Ready for You

By The Versatile Scarf

A/N: I'm studying for a psychology exam, but it is his own advice that we allow it to... incubate. So guess what I'm going to do.

Sorry to all of those who voted against slash. This is beginning to creep in that direction. Nothing explicit, nothing even set in stone. In fact, this chapter is still in the friendship area, so no worries there. Hoorah.

Song: Up and Gone - Hoobastank

x-x-x-x-x

approach him slow don't be afraid to say can he come out and play

The door creaked open, and a pair of large, warm brown eyes peered into the dimly lit room. It took the owner a moment to adjust, but she wasn't looking to look. She was looking to listen. After all, she couldn't help but be curious. Not that they couldn't hear the conversation from the other room, but she felt so.. removed from it.

"What did you expect? You were the one who left when we needed you. When Roger needed you."

Silence for a long moment. Joanne leaned against the back of the toilet, eyes shut, face directed to the ceiling. The cell phone was held loosely, comfortably, but her body expressed a certain tension. A tension at keeping herself calm.

Maureen wasn't sure she could have managed that. Maureen was almost positive that she would have started yelling at him as soon as she wrangled the phone from Joanne's hands, but luckily the lawyer had managed to keep hold of the device and retreat to the bathroom, locking the door firmly behind her. The drama queen had pounded until she'd realized it was futile, and then simply slid to the ground and listened, ear pressed to the door, eyes shut.

"You could have at least called, Mark. We thought... Well yes. For someone as reliable as you to suddenly disappear completely, you must have died."

The door opened a bit more, and the light spilling in drew Joanne's attention to her lover. A hand raised, shooing the performance artist, who responded with nothing more than a pout, as was her way. The lawyer had unlocked the bathroom door when she stepped out to see who was pounding at the door to room 517, and had apparently forgotten to lock it.

"Tell him he's an asshole."

"No, Roger. Nothing, Mark."

The musician sulked further onto the bed, disappearing into his leather jacket almost completely. Indeed, it had been Roger Davis knocking furiously at the door perhaps fifteen minutes after the initial call had come. Those first fifteen minutes had been something of a rollercoaster, it seemed to Maureen. All she heard was Joanne telling her former flame to calm down, it was okay, shh. Now, another ten minutes after Roger's arrival, they were speaking in a civil, non-hysterical sort of way.

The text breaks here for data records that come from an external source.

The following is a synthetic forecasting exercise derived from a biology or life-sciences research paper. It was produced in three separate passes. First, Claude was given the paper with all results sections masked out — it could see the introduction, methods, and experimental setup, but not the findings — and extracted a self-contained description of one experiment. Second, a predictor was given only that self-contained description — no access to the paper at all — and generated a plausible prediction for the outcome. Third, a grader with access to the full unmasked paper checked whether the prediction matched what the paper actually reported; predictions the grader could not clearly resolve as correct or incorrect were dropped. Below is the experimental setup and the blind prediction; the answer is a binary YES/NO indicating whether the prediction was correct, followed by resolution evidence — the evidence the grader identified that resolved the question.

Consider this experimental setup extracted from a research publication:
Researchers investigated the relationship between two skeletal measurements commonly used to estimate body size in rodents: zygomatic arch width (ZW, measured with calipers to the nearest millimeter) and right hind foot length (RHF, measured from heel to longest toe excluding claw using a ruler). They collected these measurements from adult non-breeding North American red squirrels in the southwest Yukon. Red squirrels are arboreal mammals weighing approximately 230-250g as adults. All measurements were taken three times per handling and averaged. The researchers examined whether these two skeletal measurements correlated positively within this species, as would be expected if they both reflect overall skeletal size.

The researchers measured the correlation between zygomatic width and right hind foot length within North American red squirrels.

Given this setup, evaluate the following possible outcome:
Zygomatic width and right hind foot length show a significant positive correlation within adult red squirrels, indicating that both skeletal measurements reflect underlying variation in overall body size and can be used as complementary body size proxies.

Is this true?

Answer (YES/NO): NO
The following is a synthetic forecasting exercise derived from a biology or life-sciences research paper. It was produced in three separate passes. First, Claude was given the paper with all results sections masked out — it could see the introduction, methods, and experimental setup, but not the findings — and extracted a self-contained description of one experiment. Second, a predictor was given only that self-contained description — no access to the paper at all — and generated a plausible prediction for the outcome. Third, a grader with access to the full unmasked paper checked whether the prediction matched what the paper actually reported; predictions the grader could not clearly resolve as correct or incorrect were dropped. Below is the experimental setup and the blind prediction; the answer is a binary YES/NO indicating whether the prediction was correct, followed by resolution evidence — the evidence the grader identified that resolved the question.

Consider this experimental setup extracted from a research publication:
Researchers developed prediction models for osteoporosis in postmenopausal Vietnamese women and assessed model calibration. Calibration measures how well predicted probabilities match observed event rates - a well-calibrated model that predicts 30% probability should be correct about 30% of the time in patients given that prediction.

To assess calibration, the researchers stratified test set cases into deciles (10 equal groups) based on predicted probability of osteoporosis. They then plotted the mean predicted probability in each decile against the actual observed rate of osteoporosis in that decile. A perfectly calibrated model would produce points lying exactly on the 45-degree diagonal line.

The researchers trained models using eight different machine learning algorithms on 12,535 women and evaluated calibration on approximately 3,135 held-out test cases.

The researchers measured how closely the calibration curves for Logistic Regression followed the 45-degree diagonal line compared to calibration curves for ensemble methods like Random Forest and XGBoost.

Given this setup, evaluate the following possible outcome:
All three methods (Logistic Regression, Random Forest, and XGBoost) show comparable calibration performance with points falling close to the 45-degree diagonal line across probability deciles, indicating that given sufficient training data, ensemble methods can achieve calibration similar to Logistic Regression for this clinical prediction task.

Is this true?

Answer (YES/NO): NO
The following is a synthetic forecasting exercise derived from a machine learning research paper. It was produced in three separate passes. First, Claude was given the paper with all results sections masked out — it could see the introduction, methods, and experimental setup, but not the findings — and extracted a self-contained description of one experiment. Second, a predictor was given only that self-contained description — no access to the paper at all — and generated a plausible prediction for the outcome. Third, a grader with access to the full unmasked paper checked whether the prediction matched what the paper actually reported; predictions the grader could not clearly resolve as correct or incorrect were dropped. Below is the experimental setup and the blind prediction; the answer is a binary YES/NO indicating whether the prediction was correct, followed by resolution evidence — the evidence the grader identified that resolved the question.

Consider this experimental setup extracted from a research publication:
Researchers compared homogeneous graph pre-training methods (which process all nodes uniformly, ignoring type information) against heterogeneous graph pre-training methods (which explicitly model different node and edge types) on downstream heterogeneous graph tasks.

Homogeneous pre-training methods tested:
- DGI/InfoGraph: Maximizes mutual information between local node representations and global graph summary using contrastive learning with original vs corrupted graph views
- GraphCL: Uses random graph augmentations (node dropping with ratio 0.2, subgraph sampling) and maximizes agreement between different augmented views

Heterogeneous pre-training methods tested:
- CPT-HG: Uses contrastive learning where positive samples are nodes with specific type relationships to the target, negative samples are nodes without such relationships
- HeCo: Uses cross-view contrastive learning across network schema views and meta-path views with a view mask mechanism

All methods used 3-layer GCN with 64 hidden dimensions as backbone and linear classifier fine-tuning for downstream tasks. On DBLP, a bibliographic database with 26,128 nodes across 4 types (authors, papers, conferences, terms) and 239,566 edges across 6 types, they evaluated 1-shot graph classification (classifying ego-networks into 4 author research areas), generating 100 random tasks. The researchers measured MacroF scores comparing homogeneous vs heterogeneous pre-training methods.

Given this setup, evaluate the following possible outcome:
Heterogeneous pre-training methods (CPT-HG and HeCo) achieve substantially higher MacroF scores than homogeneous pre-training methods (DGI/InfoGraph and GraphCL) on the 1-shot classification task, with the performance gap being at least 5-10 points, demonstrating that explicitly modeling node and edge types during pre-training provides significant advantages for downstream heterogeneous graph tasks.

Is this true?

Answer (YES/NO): NO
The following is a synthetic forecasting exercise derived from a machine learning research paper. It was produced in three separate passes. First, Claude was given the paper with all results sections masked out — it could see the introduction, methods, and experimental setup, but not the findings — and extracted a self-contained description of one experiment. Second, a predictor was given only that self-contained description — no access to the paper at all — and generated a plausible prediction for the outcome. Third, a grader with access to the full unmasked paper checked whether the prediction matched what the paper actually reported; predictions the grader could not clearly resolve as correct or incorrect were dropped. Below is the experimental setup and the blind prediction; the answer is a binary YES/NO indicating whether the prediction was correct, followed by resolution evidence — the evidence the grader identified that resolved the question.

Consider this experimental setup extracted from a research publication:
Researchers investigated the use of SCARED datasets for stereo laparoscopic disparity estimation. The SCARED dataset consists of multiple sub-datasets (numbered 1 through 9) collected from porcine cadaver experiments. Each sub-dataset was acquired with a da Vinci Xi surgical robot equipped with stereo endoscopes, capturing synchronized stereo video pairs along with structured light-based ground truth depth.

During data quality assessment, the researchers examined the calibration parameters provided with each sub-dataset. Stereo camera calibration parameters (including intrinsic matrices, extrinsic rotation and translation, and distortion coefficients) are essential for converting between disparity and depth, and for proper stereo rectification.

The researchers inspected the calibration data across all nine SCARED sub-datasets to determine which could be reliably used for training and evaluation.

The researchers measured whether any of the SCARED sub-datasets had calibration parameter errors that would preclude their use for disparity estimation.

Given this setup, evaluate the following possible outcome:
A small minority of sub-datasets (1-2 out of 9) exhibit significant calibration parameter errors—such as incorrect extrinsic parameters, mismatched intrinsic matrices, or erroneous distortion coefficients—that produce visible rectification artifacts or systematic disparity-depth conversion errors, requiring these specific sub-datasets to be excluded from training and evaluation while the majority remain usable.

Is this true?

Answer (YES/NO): YES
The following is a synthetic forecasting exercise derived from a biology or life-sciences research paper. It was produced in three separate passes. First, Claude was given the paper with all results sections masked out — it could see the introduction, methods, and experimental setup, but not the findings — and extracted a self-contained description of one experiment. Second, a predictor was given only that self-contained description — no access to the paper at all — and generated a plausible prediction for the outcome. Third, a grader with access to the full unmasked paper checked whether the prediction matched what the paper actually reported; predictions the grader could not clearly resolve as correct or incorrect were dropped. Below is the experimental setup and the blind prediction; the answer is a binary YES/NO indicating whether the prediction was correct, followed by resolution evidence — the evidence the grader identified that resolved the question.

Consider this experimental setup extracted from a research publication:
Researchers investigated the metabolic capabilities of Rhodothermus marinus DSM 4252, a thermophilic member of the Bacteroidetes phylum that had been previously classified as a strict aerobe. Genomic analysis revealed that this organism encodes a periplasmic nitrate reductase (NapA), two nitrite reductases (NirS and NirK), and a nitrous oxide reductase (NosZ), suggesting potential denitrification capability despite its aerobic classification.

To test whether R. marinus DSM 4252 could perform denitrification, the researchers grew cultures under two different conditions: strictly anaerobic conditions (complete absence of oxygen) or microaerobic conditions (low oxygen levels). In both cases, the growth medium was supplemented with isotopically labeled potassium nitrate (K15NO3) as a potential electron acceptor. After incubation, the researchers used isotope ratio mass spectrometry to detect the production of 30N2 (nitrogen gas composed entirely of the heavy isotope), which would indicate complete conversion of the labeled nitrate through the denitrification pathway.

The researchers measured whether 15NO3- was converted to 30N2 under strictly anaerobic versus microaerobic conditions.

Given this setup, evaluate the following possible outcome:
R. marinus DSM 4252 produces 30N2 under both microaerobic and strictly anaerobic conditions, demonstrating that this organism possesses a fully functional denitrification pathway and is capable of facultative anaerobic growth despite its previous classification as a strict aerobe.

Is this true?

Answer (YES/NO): NO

Mark, hysterical? It didn't mesh. Those puzzle pieces didn't fit together in her mind. But then again, Mark not paying attention to her, as had been the case when they'd attempted to 'cure' him, didn't make sense either.

Stepping back, Maureen shut the door the second time that hand gesture was wiggled in her direction. Lingering in front of the bathroom, her pout deepened when the definitive 'click' came once again. No use barking up that tree. When Joanne had her mind really set to something there was no swaying her, much as she'd like to sometimes. Coming to terms with the fact that she wouldn't get anything more from this place than she would anywhere else, the young woman turned and strode to the bed, taking a seat beside her former loftmate, staring at the muted television as though it held any interest. It had to, judging by the way Roger was staring at it. Then again, Roger was staring at it as though he might stand up and throw it against the wall.

"Do you hate him?"

"Shouldn't I?"

Maureen shrugged, leaning back against one of the pillows, crossing her legs in front of her. Roger remained exactly as he'd been, chin on his chest, arms crossed, the absolute picture of a denied child, only far angrier and much more threatening.

"I don't. I mean.. everyone needs their space sometimes. And maybe Mark just needed a lot more of it. The longest he'd been out of New York before was only a week. He's lived in this god forsaken state his entire life."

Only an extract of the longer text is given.